Oleh : Muhammad Firhansyah
Kepala Keasistenan PVL Ombudsman RI Kalsel
Sejak wabah Corona menjadi pandemi di Indonesia sejumlah problem berupa keluhan/laporan pelayanan publik meningkat secara signifikan, tak hanya di Ombudsman RI Pusat, kami yang berada di daerah termasuk di Ombudsman kalselpun merasakan kenaikan laporan publik yang cukup tinggi di masa covid seperti ini.
Hingga awal bulan Mei 2020 (caturwulan 1) ini, jumlah total keluhan yang disampaikan ke Ombudsman Kalsel mencapai 200 lebih laporan (https://simpel.ombudsman.go.id/dashboard/statistik-laporan).

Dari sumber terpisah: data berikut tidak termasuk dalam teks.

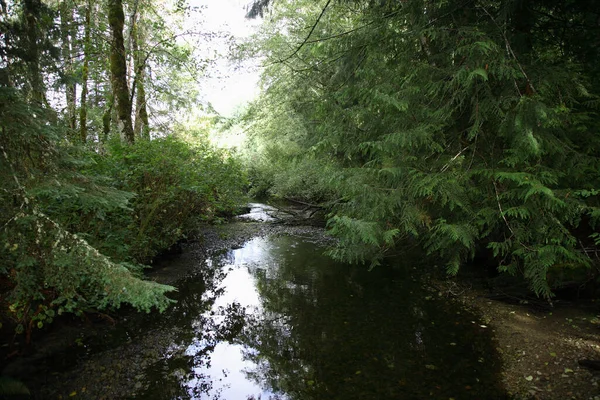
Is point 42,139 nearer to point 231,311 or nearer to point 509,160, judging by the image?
point 231,311

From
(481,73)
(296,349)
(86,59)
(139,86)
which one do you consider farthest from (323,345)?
(139,86)

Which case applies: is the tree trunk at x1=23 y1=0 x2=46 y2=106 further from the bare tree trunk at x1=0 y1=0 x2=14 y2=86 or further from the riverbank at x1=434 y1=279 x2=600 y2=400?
the riverbank at x1=434 y1=279 x2=600 y2=400

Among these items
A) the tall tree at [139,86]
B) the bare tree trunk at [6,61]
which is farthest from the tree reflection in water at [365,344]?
the tall tree at [139,86]

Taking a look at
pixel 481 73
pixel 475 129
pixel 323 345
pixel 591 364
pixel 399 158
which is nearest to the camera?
pixel 591 364

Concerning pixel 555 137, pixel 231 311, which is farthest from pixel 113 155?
pixel 555 137

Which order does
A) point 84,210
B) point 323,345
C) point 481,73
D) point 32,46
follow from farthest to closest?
1. point 323,345
2. point 481,73
3. point 84,210
4. point 32,46

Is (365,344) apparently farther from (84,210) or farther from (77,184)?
(77,184)

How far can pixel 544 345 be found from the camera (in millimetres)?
5074

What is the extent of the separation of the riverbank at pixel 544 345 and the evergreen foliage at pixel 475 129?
0.72 metres

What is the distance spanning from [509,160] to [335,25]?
9.01 meters

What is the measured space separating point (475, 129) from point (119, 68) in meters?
8.95

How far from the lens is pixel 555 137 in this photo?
4727 millimetres

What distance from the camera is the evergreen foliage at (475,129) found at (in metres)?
4.75

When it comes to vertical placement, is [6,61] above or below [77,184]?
above
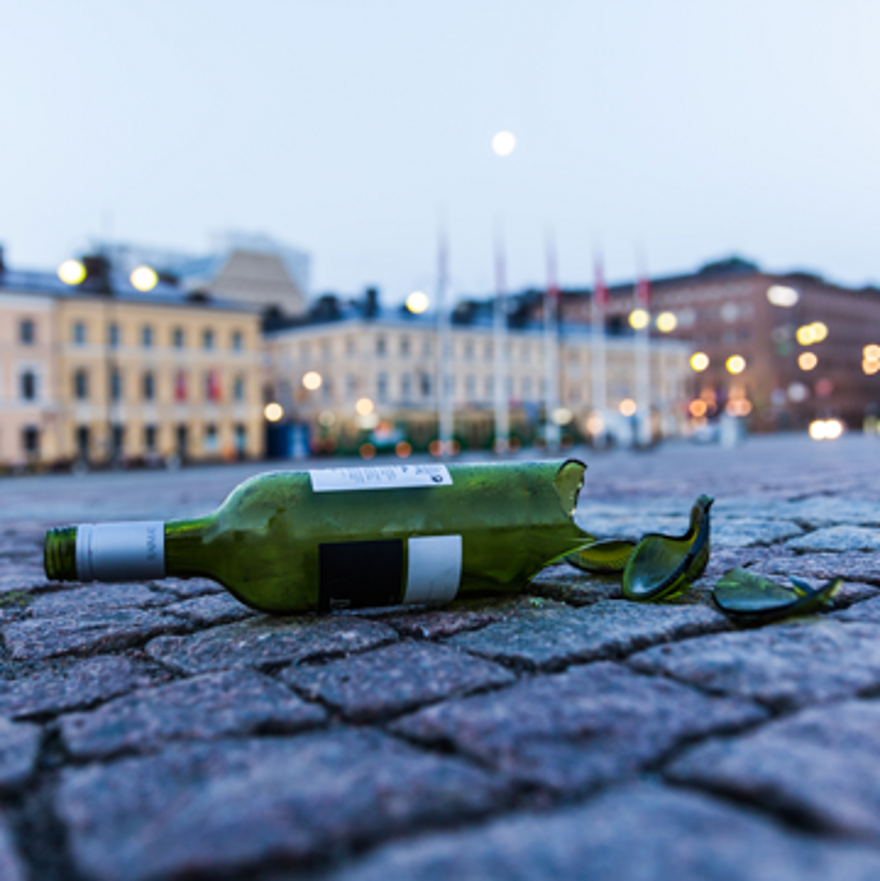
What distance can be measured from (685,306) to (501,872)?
291ft

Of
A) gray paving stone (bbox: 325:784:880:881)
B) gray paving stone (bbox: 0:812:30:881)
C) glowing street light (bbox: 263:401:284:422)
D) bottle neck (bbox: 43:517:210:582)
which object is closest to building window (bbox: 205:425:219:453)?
glowing street light (bbox: 263:401:284:422)

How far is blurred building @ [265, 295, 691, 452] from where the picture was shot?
5075 centimetres

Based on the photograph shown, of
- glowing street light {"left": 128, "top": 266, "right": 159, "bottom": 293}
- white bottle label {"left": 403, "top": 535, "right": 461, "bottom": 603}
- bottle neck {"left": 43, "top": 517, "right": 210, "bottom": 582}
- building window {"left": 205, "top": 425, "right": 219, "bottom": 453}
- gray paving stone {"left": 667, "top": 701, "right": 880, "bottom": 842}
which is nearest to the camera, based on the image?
gray paving stone {"left": 667, "top": 701, "right": 880, "bottom": 842}

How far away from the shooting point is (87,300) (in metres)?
41.8

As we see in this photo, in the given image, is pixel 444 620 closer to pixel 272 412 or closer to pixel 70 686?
pixel 70 686

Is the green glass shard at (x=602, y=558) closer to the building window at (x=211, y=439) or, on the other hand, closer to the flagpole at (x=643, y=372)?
the flagpole at (x=643, y=372)

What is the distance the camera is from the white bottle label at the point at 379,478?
204cm

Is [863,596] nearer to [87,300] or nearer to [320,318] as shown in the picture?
[87,300]

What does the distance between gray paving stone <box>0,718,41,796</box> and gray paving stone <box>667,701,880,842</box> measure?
91 centimetres

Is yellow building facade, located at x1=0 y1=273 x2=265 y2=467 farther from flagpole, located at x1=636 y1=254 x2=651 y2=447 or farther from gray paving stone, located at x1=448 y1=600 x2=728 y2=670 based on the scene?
gray paving stone, located at x1=448 y1=600 x2=728 y2=670

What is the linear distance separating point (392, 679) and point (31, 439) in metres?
42.8

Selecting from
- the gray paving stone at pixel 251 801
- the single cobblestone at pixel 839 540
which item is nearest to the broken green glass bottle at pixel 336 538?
the gray paving stone at pixel 251 801

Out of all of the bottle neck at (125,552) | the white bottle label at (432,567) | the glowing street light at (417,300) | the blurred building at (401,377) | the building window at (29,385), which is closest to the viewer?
the bottle neck at (125,552)

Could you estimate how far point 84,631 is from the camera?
7.43 ft
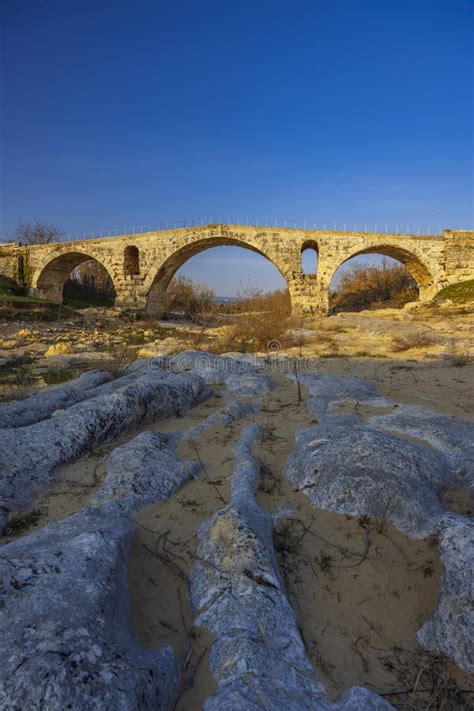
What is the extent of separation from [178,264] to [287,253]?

Sedangkan secara nasional laporan yang masuk sudah berkisar lebih dari 5000 laporan
Apalagi sejak posko pengaduan daring di buka secara nasional pada akhir April lalu, otomatis arus keluhan publik semakin tak terbendung. Ada sejumlah fokus substansi yang di awasi di masa pandemi yakni bantuan sosial, pelayanan kesehatan, keuangan, keamanan, dan transportasi. Dari beberapa aspek yang di diawasi tersebut keluhan atas bantuan sosial, dan keuangan atau restrukturisasi kredit merupakan keluhan paling dominan yang disampaikan.
Bagi Ombudsman kalsel yang miris di situasi pandemi masih saja masuk laporan maladministrasi seputar diskriminasi, permintaan uang, imbalan, jasa (pungli), dan pelayanan tak patut atas layanan publik. Bayangkan dalam situasi yang memprihatinkan saat ini masih ada oknum-oknum yang memainkan niat buruk dan kesempatan dengan melakukan aktivitas atau perbuatan maladministrasi.
Ada laporan dugaan pungli bagi siswa sekolah dengan membebankan pembayaran pengambilan surat keterangan lulus (SKL), bahkan anehnya ada oknum sekolah yang menarik biaya perpisahan padahal ujian saja ditiadakan, belum lagi di bidang jasa lainnya pungli seolah tak kenal pandemi, tak peduli ini bulan suci (ramadhan).
Laporan lainnya terkait ketidakpekaan penyelenggara layanan publik atau kepatutan sikap layanan, semua tahu bahwa kondisi covid membuat perubahan terhadap jam dan akses layanan tetapi melakukan penolakan dan sikap layanan tak ramah dengan “mengkambinghitamkan” situasi corona bukanlah respon yang tepat. Sebagai penyelenggara layanan sikap aparatur sipil negara harusnya menjadi teladan agar masyarakat tidak terzalimi.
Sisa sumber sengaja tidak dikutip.